■ Source
......

We Will Take a Closer Look at How This Will Work by Using The Mortgage Sample
$1,199 monthly principal and interest payment
6% interest rate
30-year fixed rate mortgage
The savings you will see will be based on the actual loan facts you have and the timing of the change.
1. Make an Extra Payment Each Year
If you can, one of the very best ways to lower the amount of mortgage you are paying each month will be to make an extra mortgage payment each year. These extra payments are applied to your principal automatically and not to the interest. This means that not only does this reduce your remaining balance, but it also means that you will not have to pay any interest on that month’s payment.
The Savings — $47,000
By making a single extra payment of $1,199 annually and applying this to your loan principal, you can save as much as $47,000 from your interest payments and reduce the life of your loan by 5 years.
2. Create Bi-Weekly Payments
Another good way to begin shaving off dollars from your loan will be to make a bi-weekly payment plan. This involves placing half of your regular mortgage payment in a savings account every other Friday, or on payday. Each month you will make a payment to your mortgage from this account.

......

■ The tasks
[a] In the mortgage savings text, how much interest can be saved by making one extra payment of $1,199 each year?
[b] Turn the paragraph of the mortgage savings text that begins "If you can, one of the very best ways" into a short bulleted list that keeps its main facts.
[c] Carry on the mortgage savings text from the point where it ends.
The data that comes after the text is not used in any of this work.

■ Dataset section
......

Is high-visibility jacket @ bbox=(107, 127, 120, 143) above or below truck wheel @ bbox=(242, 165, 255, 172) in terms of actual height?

......

■ Expected outputs
[a] As much as $47,000.

[b]
- Making one extra mortgage payment each year is one of the best ways to lower the amount of mortgage you pay each month.
- Extra payments go automatically to the principal, not the interest.
- They reduce the remaining balance.
- No interest has to be paid on that month's payment.

[c]
By the end of the year, you would have made 26-biweekly payments or 13 full payments. This leaves an extra payment to be paid to the principal. Most people will manage these accounts personally, but some companies will do this for you through escrow services and they will manage payments as well.
Savings — $47,000
Same as making an extra annual payment (see above).
3. Cut your PMI
Many people will be required to pay for mortgage insurance, this is most often because they have made an initial down payment of less than 20%. If you are in this mess, you can ask that your lender cancel the mortgage insurance as soon as the mortgage balance drops below 80% of the home’s value. This can happen if you have paid a certain amount of the principal or if the value of your home suddenly increases. You may need to have your home reappraised, but this can potentially shave hundreds of dollars off your monthly payments.
Savings — $130 per month
If you have only placed 5% of the home value in your initial payment and pay a PMI of about 0.78%, you can save as much as $130 a month over your mortgage’s life.
4. Fight Your Property Assessment
Property taxes can account for many thousands of dollars each year. If you believe that the value of your home has decreased over the last year and this has not been calculated in your tax assessment, you can petition your assessor to fight the assessment. Lowering the tax assessment will greatly decrease your yearly tax payments.
Savings — Varies.
This depends on the initial and subsequent assessments. But this can potentially save you hundreds to thousands of dollars each year.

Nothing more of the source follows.